### Records for this exercise:
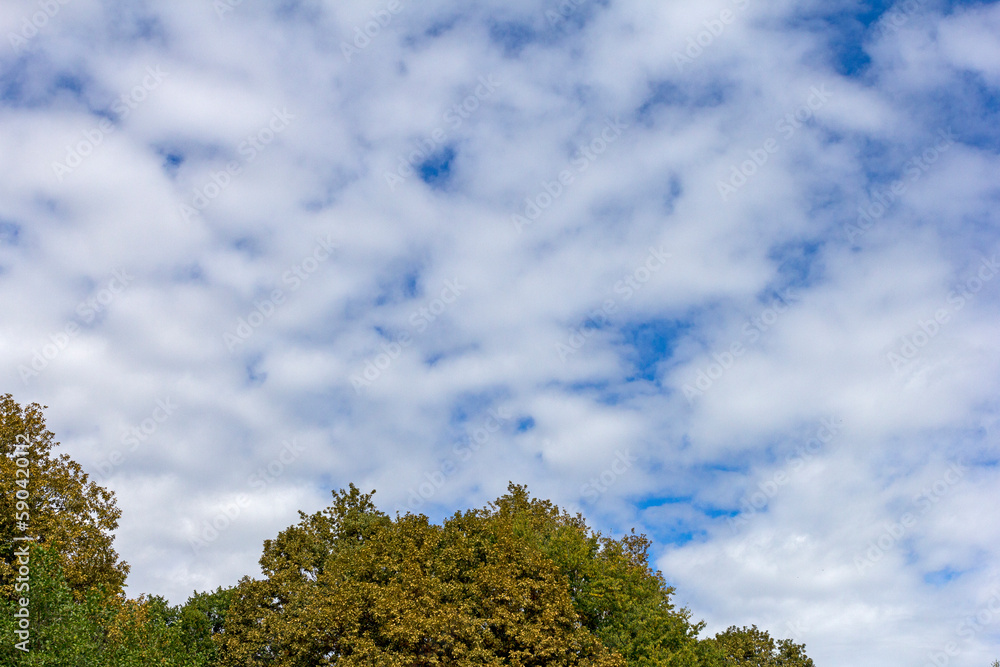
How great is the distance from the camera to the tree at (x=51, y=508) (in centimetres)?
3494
==
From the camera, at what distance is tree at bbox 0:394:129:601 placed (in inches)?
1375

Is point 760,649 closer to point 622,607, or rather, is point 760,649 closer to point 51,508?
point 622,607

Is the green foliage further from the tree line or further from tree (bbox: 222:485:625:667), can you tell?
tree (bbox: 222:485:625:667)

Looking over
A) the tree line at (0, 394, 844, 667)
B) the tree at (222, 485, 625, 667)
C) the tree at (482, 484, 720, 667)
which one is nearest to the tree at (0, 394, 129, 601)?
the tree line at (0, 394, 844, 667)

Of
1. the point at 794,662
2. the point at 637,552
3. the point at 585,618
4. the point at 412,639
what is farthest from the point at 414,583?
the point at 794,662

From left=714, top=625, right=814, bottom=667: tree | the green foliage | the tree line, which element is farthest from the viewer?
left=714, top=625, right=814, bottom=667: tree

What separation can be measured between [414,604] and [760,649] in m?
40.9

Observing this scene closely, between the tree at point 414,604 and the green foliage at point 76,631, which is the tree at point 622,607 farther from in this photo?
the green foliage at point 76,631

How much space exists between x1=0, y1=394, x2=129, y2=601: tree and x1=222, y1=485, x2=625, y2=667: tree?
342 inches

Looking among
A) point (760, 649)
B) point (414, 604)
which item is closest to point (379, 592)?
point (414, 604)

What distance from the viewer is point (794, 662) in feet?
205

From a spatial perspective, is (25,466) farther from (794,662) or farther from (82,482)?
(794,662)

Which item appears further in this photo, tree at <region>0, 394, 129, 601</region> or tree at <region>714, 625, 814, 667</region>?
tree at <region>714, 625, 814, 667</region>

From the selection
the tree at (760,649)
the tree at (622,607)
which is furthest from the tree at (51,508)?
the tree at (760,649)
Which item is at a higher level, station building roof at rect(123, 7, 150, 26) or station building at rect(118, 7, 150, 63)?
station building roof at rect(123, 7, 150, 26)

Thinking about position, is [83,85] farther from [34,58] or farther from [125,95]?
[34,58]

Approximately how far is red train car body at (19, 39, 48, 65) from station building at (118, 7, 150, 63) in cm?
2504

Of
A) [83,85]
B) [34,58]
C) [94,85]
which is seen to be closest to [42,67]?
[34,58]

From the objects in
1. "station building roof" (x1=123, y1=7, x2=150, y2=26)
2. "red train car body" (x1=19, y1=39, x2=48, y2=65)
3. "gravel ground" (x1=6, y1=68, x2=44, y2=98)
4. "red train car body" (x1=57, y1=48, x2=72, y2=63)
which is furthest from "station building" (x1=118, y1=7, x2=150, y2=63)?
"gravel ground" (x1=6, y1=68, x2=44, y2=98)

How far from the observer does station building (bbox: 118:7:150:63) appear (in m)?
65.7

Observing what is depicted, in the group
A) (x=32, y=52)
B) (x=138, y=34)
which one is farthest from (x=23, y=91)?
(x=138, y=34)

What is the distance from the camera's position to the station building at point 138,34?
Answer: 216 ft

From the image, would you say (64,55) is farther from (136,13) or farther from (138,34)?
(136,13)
...
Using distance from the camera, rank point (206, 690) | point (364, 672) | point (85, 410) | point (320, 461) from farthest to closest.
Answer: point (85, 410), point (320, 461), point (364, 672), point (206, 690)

### Set exercise:
Please revise the lines starting with the line that contains "Using distance from" and going on through the line that contains "Answer: point (85, 410), point", changing "rank" to "order" and keeping everything else the same. Write out only those lines.

### Solution to this problem:
Using distance from the camera, order point (206, 690) | point (364, 672) | point (85, 410) | point (320, 461) from farthest to closest.
Answer: point (85, 410), point (320, 461), point (364, 672), point (206, 690)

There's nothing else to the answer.